→ Items:

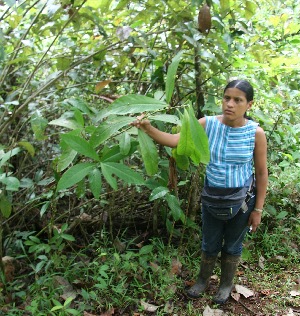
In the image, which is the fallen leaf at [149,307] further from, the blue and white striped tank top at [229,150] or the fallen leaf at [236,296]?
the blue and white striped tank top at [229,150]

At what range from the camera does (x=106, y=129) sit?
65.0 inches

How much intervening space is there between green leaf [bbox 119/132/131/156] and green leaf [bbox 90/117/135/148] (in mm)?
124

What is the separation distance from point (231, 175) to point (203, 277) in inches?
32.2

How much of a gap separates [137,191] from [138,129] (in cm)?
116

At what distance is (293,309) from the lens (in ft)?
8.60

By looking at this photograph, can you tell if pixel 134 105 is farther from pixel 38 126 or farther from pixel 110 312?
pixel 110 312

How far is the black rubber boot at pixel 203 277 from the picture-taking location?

==

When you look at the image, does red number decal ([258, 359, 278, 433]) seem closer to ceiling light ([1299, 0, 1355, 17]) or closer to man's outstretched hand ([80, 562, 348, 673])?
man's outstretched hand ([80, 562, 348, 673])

→ What the task asks:
Reproduce the records verbatim, beginning at the line containing "At what distance" and continuing through the line containing "How far is the". Include both of those lines.

→ Answer in full:
At what distance is (293,309) from the lens (in ft)?
8.60

By looking at this photograph, can you tell if pixel 134 105 is farther from pixel 38 126 or farther from pixel 110 312?
pixel 110 312

How far is the black rubber boot at pixel 203 277 from the picture-taking location?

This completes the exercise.